• Task details: Locate each line in the entries below that contains the word "millimetres", and copy every such line in full.

• Records shown:
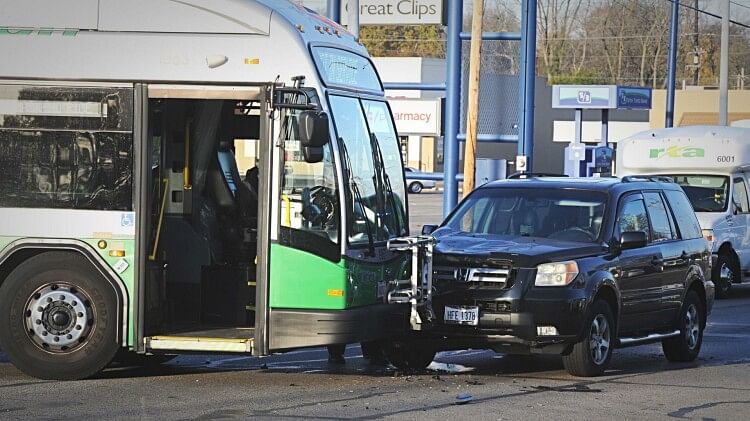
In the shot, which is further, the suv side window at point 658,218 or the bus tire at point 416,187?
the bus tire at point 416,187

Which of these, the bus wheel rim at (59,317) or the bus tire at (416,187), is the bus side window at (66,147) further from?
the bus tire at (416,187)

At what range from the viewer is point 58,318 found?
11492 millimetres

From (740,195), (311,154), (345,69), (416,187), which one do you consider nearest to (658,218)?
(345,69)

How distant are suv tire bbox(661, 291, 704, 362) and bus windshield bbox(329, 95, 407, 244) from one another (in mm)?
3103

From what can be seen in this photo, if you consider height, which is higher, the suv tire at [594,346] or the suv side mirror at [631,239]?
the suv side mirror at [631,239]

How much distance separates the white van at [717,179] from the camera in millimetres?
21844

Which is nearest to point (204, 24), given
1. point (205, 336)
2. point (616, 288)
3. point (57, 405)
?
point (205, 336)

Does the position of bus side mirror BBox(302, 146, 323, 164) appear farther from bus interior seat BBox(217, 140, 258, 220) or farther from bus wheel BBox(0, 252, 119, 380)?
bus wheel BBox(0, 252, 119, 380)

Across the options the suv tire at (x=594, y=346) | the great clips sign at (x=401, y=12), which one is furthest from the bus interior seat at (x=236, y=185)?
the great clips sign at (x=401, y=12)

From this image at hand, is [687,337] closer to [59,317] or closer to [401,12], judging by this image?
[59,317]

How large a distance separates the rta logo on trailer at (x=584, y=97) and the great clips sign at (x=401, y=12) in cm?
2100

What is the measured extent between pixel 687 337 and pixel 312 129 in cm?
514

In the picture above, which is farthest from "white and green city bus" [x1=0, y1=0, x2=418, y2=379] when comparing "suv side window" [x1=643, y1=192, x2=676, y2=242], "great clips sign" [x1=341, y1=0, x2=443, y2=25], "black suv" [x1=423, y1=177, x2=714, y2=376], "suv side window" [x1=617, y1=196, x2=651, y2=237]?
"great clips sign" [x1=341, y1=0, x2=443, y2=25]

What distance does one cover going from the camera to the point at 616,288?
1263cm
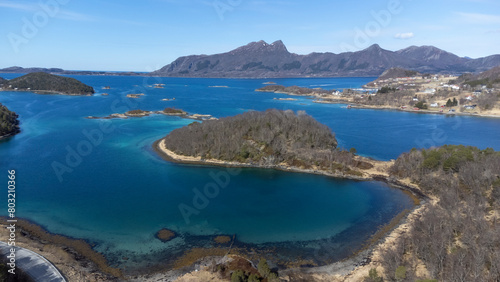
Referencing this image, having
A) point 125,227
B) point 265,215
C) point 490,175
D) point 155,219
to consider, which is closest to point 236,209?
point 265,215

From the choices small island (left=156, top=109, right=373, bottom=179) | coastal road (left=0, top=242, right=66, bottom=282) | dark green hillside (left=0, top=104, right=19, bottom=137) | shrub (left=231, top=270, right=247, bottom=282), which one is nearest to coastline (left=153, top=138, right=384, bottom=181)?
small island (left=156, top=109, right=373, bottom=179)

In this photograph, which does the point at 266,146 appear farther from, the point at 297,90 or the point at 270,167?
the point at 297,90

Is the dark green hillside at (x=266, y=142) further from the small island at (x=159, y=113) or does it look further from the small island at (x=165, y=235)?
the small island at (x=159, y=113)

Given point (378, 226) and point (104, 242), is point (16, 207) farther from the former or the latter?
point (378, 226)

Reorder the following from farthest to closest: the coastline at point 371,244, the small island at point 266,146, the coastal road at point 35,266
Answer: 1. the small island at point 266,146
2. the coastline at point 371,244
3. the coastal road at point 35,266

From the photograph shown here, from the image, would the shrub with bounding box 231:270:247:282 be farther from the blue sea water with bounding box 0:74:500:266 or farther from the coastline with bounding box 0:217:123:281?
the coastline with bounding box 0:217:123:281

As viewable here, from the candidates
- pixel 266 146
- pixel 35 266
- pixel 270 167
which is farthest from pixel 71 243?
pixel 266 146

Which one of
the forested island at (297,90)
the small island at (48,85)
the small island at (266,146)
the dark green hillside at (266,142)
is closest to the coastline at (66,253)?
the small island at (266,146)
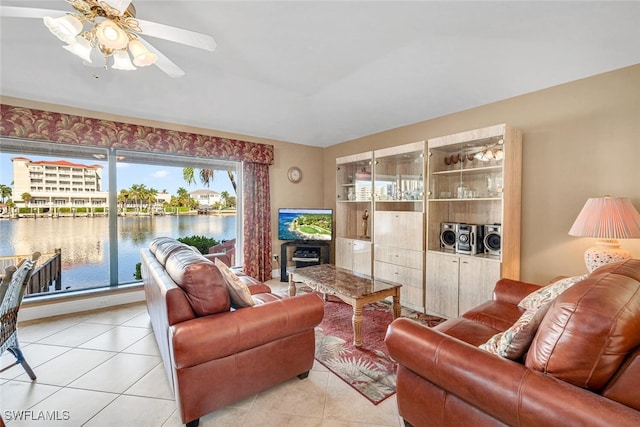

• Answer to this task:
11492 millimetres
How much distance separates the white van at [717,179] from the camera in millimetres?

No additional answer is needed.